Spokesmen for Mr. Gore, the likely Democratic presidential nominee, and Mrs. Clinton, the only serious Democratic contender for Senate from New York, say the candidates do not support reducing Vatican influence.

"The Republican Party has very little credibility on this issue if they aren't going to repudiate Bob Jones University," Gore spokesman Doug Hattaway told Gannett News Service in March.

The Democratic Party, meanwhile, has no organized effort to appeal to Catholic voters, although it does have active efforts in ethnic communities where Catholics are plentiful, spokeswoman Jenny Backus said.

"We are a party of inclusion and tolerance … we don't target on the basis of religion," she said. "We welcome all religions."

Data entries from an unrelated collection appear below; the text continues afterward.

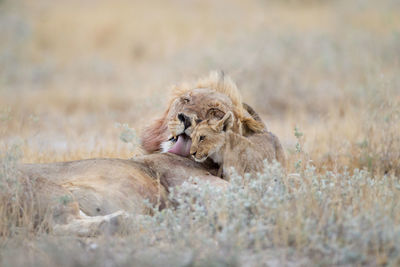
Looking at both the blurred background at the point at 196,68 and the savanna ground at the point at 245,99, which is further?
the blurred background at the point at 196,68

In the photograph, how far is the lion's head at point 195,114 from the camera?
5008mm

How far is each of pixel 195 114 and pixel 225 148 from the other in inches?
18.3

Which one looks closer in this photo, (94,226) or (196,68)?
(94,226)

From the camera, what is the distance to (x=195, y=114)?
16.7 ft

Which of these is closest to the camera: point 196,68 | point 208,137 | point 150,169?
point 150,169

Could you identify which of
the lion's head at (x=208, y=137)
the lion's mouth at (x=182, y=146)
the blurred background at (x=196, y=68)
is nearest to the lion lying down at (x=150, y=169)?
the lion's mouth at (x=182, y=146)

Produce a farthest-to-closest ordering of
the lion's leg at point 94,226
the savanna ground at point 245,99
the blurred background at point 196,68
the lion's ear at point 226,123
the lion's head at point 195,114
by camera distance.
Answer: the blurred background at point 196,68, the lion's head at point 195,114, the lion's ear at point 226,123, the lion's leg at point 94,226, the savanna ground at point 245,99

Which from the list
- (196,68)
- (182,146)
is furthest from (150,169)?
(196,68)

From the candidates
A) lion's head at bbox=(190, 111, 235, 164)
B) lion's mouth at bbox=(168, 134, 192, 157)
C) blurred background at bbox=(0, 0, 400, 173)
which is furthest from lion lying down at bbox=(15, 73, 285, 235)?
blurred background at bbox=(0, 0, 400, 173)

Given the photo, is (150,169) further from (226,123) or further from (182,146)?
(226,123)

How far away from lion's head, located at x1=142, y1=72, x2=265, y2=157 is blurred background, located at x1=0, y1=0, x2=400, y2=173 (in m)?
0.36

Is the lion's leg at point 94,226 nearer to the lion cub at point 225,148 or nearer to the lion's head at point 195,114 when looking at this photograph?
the lion cub at point 225,148

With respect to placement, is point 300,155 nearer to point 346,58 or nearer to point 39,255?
point 39,255

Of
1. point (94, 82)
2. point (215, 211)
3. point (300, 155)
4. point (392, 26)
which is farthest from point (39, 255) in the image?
point (392, 26)
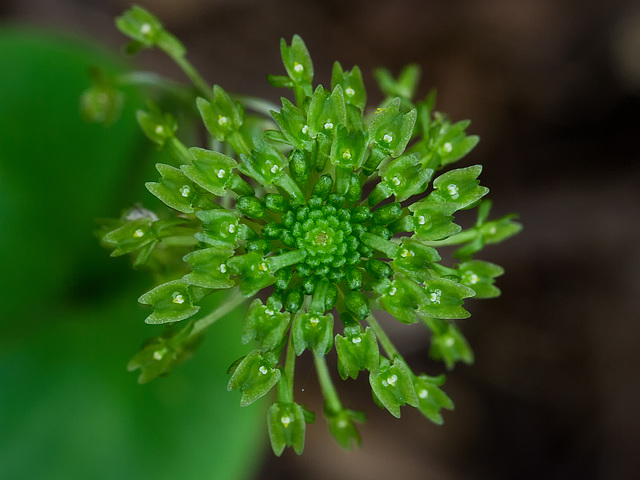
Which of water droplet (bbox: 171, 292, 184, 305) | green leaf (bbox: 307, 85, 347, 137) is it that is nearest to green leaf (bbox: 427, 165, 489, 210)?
green leaf (bbox: 307, 85, 347, 137)

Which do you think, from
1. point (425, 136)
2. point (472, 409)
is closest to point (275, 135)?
point (425, 136)

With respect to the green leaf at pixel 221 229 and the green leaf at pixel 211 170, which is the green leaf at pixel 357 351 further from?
the green leaf at pixel 211 170

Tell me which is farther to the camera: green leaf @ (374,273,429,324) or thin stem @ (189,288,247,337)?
thin stem @ (189,288,247,337)

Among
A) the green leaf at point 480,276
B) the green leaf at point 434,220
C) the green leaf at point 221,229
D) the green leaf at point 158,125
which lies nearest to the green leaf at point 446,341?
the green leaf at point 480,276

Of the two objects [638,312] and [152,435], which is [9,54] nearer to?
[152,435]

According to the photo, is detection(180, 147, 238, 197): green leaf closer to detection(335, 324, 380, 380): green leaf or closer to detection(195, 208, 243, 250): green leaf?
detection(195, 208, 243, 250): green leaf

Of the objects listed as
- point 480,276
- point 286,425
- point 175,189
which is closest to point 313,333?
point 286,425
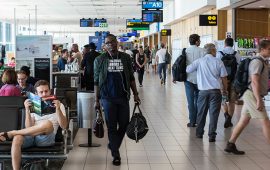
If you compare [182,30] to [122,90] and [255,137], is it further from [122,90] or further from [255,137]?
[122,90]

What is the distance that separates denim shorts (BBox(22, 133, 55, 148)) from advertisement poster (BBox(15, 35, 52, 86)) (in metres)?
5.01

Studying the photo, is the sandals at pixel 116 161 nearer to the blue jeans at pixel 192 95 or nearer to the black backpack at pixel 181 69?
the black backpack at pixel 181 69

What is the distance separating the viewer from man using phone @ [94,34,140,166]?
20.9ft

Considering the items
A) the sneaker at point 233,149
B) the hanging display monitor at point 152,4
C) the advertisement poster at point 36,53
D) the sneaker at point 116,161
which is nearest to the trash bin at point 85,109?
the sneaker at point 116,161

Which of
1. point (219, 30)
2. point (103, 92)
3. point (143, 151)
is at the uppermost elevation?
point (219, 30)

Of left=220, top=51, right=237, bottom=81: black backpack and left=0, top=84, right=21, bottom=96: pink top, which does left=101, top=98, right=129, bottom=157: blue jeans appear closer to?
left=0, top=84, right=21, bottom=96: pink top

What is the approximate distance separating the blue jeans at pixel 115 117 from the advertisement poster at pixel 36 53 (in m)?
4.29

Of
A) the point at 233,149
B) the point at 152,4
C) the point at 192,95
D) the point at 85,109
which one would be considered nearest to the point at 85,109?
the point at 85,109

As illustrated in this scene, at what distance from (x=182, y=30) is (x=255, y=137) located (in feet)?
61.8

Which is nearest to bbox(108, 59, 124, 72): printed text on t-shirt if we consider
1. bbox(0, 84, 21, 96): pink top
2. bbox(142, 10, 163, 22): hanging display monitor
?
bbox(0, 84, 21, 96): pink top

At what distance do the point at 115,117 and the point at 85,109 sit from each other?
100cm

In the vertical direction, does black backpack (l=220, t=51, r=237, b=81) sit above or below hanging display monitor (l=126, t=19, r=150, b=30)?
below

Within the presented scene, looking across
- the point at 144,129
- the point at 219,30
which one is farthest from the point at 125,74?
the point at 219,30

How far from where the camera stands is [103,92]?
21.1ft
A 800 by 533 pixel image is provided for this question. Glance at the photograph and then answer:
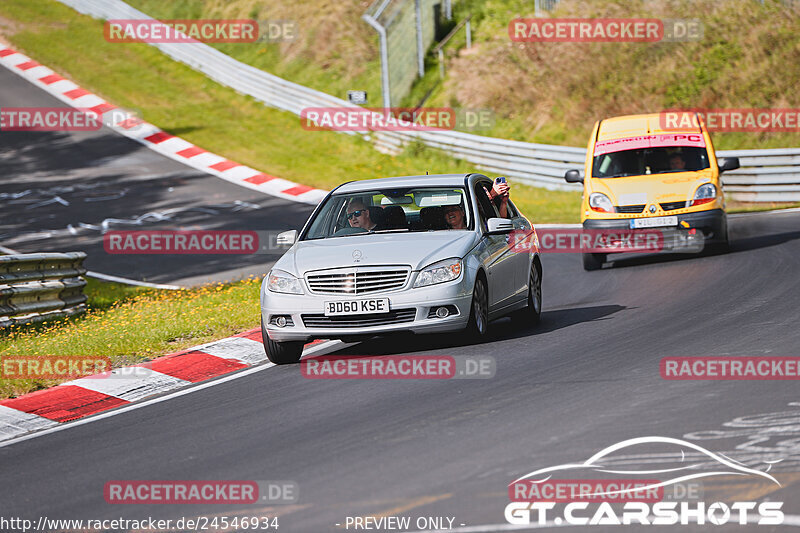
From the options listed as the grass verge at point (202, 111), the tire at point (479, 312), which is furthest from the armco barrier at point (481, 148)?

She dismissed the Republican attacks over the U.N. issue.

"It's just funny someone trying to cloak yourself in religion and tolerance yet be saying these terribly unfair and personal things, negative things," she said.

Beyond the heated press releases, however, Republicans say they will make a genuine outreach to Catholics on issues. For the first time, the RNC has a standing committee to guide its relations with Catholics, an organization Mr. Bush is expected to strengthen as his presidential campaign develops.

"It's important for Republicans to let Roman Catholic voters know our party not only welcomes them and shares their values but that there is Catholic social teaching reflected in our policy positions," said Mr. Reed, an adviser to Mr. Bush and the former head of the Christian Coalition.

Mr. McCain's attacks notwithstanding, Mr. Bush has been making a concerted effort to include Catholics in his campaign for more than a year, said Deal Hudson, publisher of Crisis Magazine, a Catholic monthly.

"Republicans are taking their lead from the Bush campaign and are willing to move with the Bush campaign to have a real Catholic strategy," Mr. Hudson said. "Up until now, Republican leaders have paid lip service to Catholic voters."

But nonpartisan pollster John Zogby wonders whether Republicans will be successful. In theory, he said, Republicans and Catholics agree on issues such as abortion, but the American Catholic community is widely split on core issues.

Nor do Catholics have strong partisan roots, he said. Every president since 1960, liberal and conservative alike, has won with a majority of Catholic voters. That shows Catholic voters are willing to swing between parties and ideologies easily.

"There is no Catholic vote," Mr. Zogby said. "There are Catholic sensibilities but no Catholic vote per se you can't point to an issue, or a cluster of issues, and say that is where Catholics are."